De Benedetti replica a Barbapapà: «Con le fedi salvai il giornale, comprai a caro prezzo la quota di Eugenio»

"A Scalfari diedi 80 miliardi" "Repubblica" litiga sui soldi

La baruffa tra l'ingegner Carlo De Benedetti ed Eugenio Scalfari si è arricchita ieri di un nuovo capitolo. E, come tutte le liti tra ex innamorati, lascia trasparire gli episodi meno edificanti di una relazione anche se si fa di tutto per tenerli nascosti. Infatti, ieri la precisazione del presidente onorario del gruppo Gedi era celata a pagina 27 del quotidiano. «Scalfari ha completamente omesso un passaggio cruciale:a metà degli anni '80 il gruppo Espresso si trovava in una situazione tecnica di fallimento», scrive l'Ingegnere ricordando che il legale della società, l'avvocato Vittorio Ripa di Meana, si rivolse al dottor Guido Roberto Vitale, allora ad di Euromobiliare, per «cercare una soluzione». Secondo De Benedetti, il dottor Vitale, con un suo collaboratore, «si inventò uno strumento molto in disuso nella finanza italiana e cioè le fedi di investimento convertibili e mi propose di sottoscriverne 5 miliardi, cosa che io feci».
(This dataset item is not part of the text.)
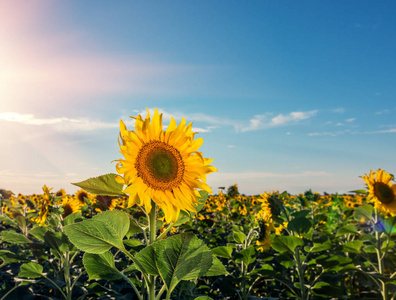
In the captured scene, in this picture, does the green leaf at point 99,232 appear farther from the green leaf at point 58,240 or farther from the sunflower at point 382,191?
the sunflower at point 382,191

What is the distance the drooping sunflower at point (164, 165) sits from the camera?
5.10ft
Una ricostruzione, anche questa, parziale. Il bilancio del 1981 del gruppo Espresso si chiuse con debiti per circa 10,5 miliardi di vecchie lire. La società, presieduta dal principe Carlo Caracciolo e guidata da Scalfari, aveva bisogno di un aumento di capitale da circa 5 miliardi. Anziché alla Borsa (Espresso era quotata) si ricorse alla finanza. Da una parte ci si rivolse alla Rigim (acronimo di Riunione generale italiana di mobilizzazione spa), che faceva capo al finanziere bolognese Umberto Li Causi e nel cui consiglio sedeva l'Ingegnere, che erogò 4,3 miliardi attraverso le «fedi». Erano strumenti paragonabili a un'obbligazione convertibile (il rapporto era 16 fedi per una nuova azione Espresso), solo che a emetterli era un terzo e non la società bisognosa di risorse fresche. Inoltre l'Espresso cedette il 50% della Manzoni, la concessionaria della pubblicità, a una controllata dell'editoriale Mondadori (allora di proprietà dell'omonima famiglia) che girò questo pacchetto alla Olivetti dell'Ingegnere.
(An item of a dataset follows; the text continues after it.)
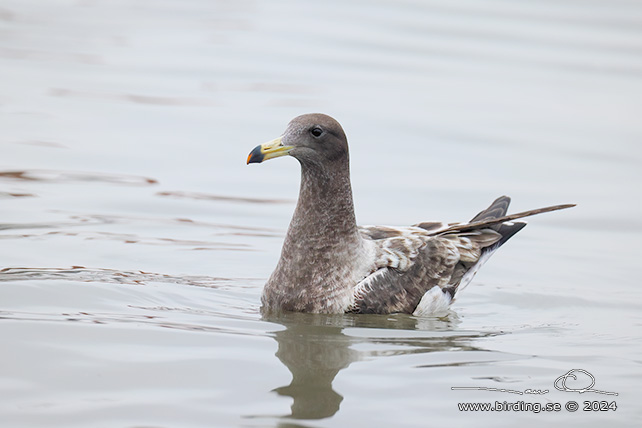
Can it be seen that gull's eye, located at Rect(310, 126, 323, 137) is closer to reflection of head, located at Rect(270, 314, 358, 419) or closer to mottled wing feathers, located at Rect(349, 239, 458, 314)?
mottled wing feathers, located at Rect(349, 239, 458, 314)

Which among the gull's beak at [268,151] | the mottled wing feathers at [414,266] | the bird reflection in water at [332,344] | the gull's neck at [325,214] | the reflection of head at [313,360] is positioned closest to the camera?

«Successivamente convertii le fedi in azioni del gruppo Espresso, diventandone azionista al 15% ed entrai nel consiglio di amministrazione, del quale per trentacinque anni sono stato membro», ha sottolineato ieri De Benedetti. Anche questa affermazione è parzialmente incompleta. Le fedi di investimento, secondo fonti vicine all'operazione, furono utilizzate come pegno per un finanziamento della Banca commerciale italiana, che risulterebbe essere stata la vera titolare delle fedi, circostanza non dimostrabile visto che si trattava di titoli al portatore.

Particolare non di poco conto è che i 4,3 miliardi di finanziamento furono liberati il 2 febbraio 1982, undici giorni dopo che l'Ingegnere fu liquidato cash dall'Ambrosiano di Roberto Calvi con 82 miliardi di lire a fronte di un investimento di 50 miliardi per il 2% durato meno di due mesi, gli stessi della sua vicepresidenza a fianco del «banchiere di Dio». Circostanza per la quale De Benedetti sarà condannato per bancarotta e «miracolato» dalla Cassazione con un annullamento senza rinvio. Tra parentesi, anche Li Causi e i vertici di Rigim furono processati e assolti per frode fiscale. Proprio un attimo dopo l'uscita dell'Ing.

De Benedetti non ha mancato di ricordare che «in occasione della guerra di Segrate (su Mondadori) Scalfari ne approfittò per vendere la sua modesta partecipazione e io gliela comperai versandogli 80 miliardi di lire».

Insomma, gli elaboratori di «una certa idea dell'Italia» avevano anche una certa idea del portafoglio, molto più prosaica.